Document extract

'''

St Augustine Cemeteries: Rooted in History


Adjacent to the old city gates, towering cedar trees shroud Huguenot Cemetery in a calming shade and the foliage creeping around the gravestones is rich in color. It is open to the public on the third Saturday of every month and on national holidays.

Published March 22, 2016 in History - MetroJacksonville.com




Death is absolute and as ancient as the stone slabs towering over a plot of graveyard green, especially in America’s oldest city.

In fact, it’s hard to forget St. Augustine’s past when cemeteries that root the city’s history can be found at almost every street corner downtown.

There are several guided private tours curious cemetery dwellers can take, some focusing on both the whereabouts of notable gravesites and suspected ghosts.

But visitors also can amble at their own pace down cobblestone roads as the most well-known cemeteries are within walking distance from each other.

Adjacent to the old city gates, towering cedar trees shroud Huguenot Cemetery in a calming shade and the foliage creeping around the gravestones is rich in color. It is open to the public on the third Saturday of every month and on national holidays.

When the yellow fever epidemic struck St. Augustine in 1821, the city recognized its need for a public graveyard. Because non-Catholics could not be buried in the already existing Tolomato Cemetery, according to laws at the time, St. Augustine city council established what residents now know as Huguenot Cemetery.

'''

Material provided
'''

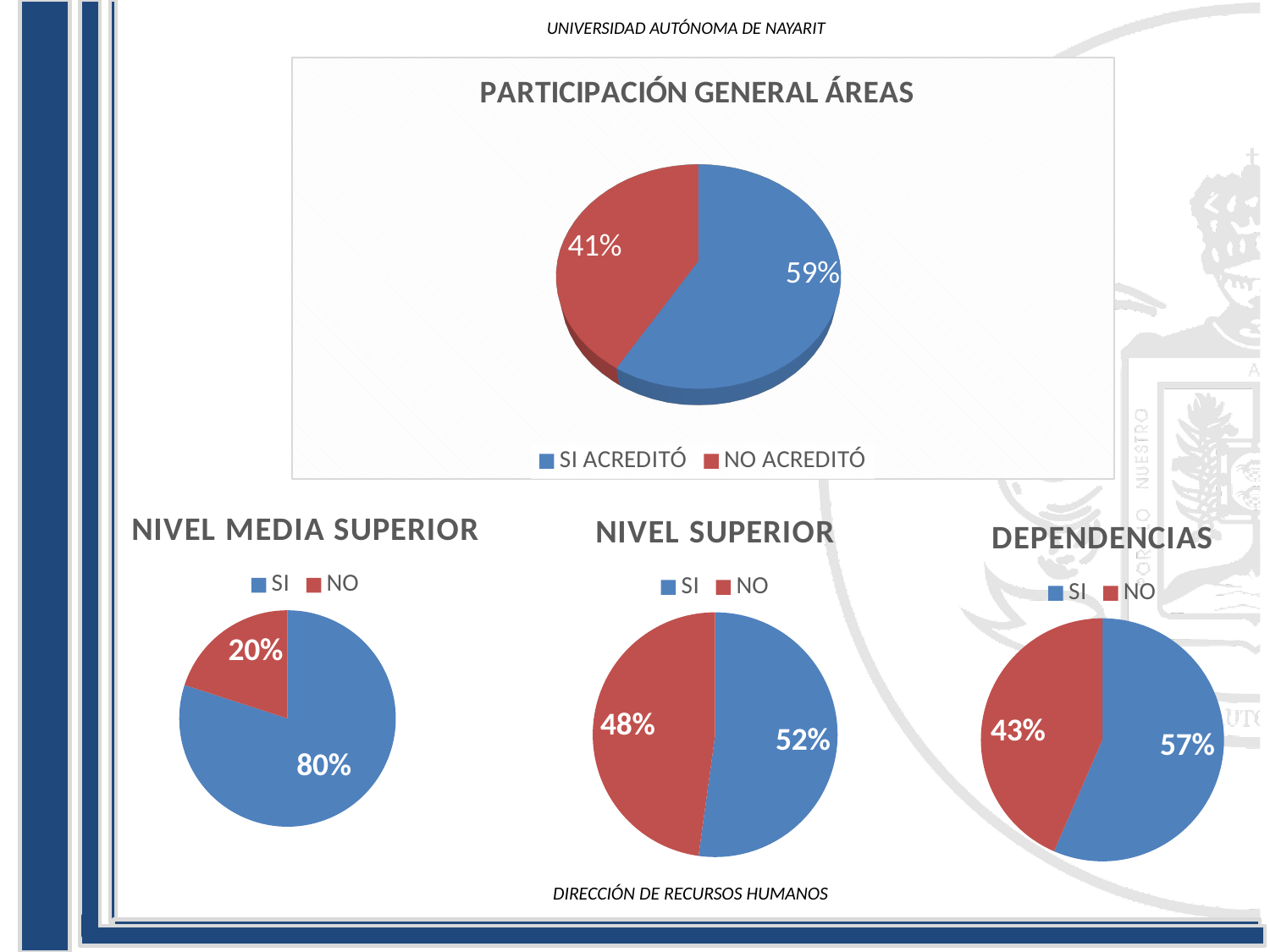
In the NIVEL MEDIA SUPERIOR chart, what is the difference between the SI and NO percentages? 60% In the PARTICIPACIÓN GENERAL ÁREAS chart, what percentage is shown for NO ACREDITÓ? 41% How many slices does the DEPENDENCIAS chart have? 2 In the PARTICIPACIÓN GENERAL ÁREAS chart, what percentage is shown for SI ACREDITÓ? 59% In the DEPENDENCIAS chart, what percentage is shown for SI? 57% In the NIVEL MEDIA SUPERIOR chart, what percentage is shown for SI? 80% What kind of chart is the NIVEL SUPERIOR chart? Pie chart In the PARTICIPACIÓN GENERAL ÁREAS chart, what colour is the SI ACREDITÓ slice? Blue In the NIVEL MEDIA SUPERIOR chart, what percentage is shown for NO? 20% In the NIVEL SUPERIOR chart, what percentage is shown for NO? 48% In the PARTICIPACIÓN GENERAL ÁREAS chart, what is the difference between SI ACREDITÓ and NO ACREDITÓ? 18% In the DEPENDENCIAS chart, which slice is larger, SI or NO? SI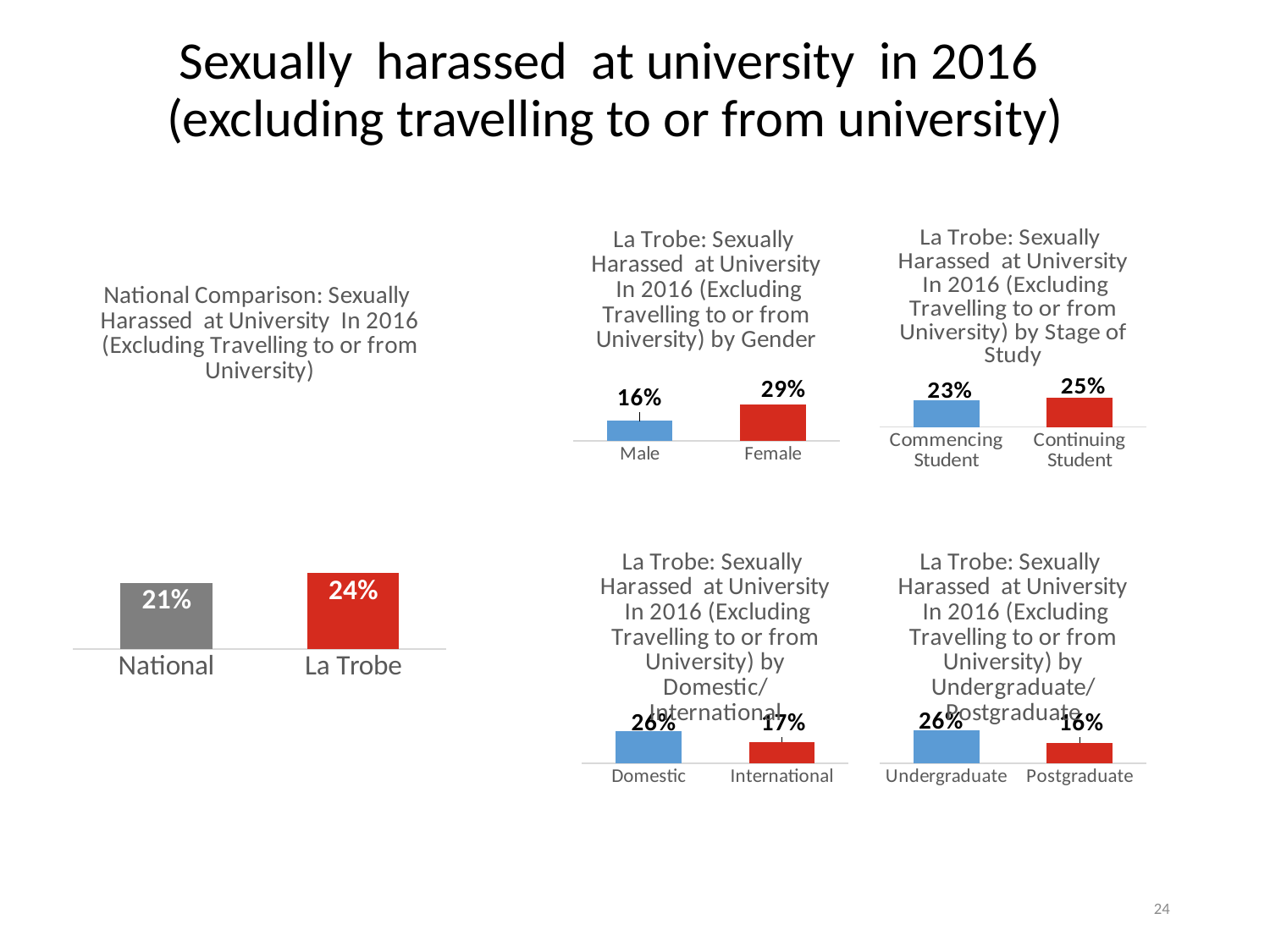
In the National Comparison chart, what is the value for National? 21% In the National Comparison chart, what is the value for La Trobe? 24% In the chart by Undergraduate/Postgraduate, what is the value for Undergraduate? 26% In the chart by Gender, what is the difference between the Female and Male values? 13% In the chart by Gender, what is the value for Female? 29% In the chart by Undergraduate/Postgraduate, what is the difference between the Undergraduate and Postgraduate values? 10% What type of chart is the National Comparison chart? Bar chart In the chart by Domestic/International, what is the value for International? 17% In the National Comparison chart, what is the difference between the La Trobe and National values? 3% In the chart by Stage of Study, which category has the higher value? Continuing Student In the chart by Domestic/International, which category has the lower value? International In the chart by Stage of Study, what is the value for Commencing Student? 23%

'''

Required actions
1. Reproduce the stretch of the St. Augustine cemetery article from "There are several" through "as Huguenot Cemetery.".
2. Using the St. Augustine cemetery article, say whether each statement agrees with it: (a) Huguenot Cemetery is open to the public on the third Saturday of every month. (b) The yellow fever epidemic struck St. Augustine in 1812. (c) Non-Catholics could be buried in Tolomato Cemetery under the laws of the time. Answer yes or no for each and quote the deciding words.
These lines have no connection to the St. Augustine cemetery article.

Answers to the exercise
1.
There are several guided private tours curious cemetery dwellers can take, some focusing on both the whereabouts of notable gravesites and suspected ghosts.

But visitors also can amble at their own pace down cobblestone roads as the most well-known cemeteries are within walking distance from each other.

Adjacent to the old city gates, towering cedar trees shroud Huguenot Cemetery in a calming shade and the foliage creeping around the gravestones is rich in color. It is open to the public on the third Saturday of every month and on national holidays.

When the yellow fever epidemic struck St. Augustine in 1821, the city recognized its need for a public graveyard. Because non-Catholics could not be buried in the already existing Tolomato Cemetery, according to laws at the time, St. Augustine city council established what residents now know as Huguenot Cemetery.

2.
(a) Yes: "It is open to the public on the third Saturday of every month and on national holidays."
(b) No: "When the yellow fever epidemic struck St. Augustine in 1821"
(c) No: "non-Catholics could not be buried in the already existing Tolomato Cemetery, according to laws at the time"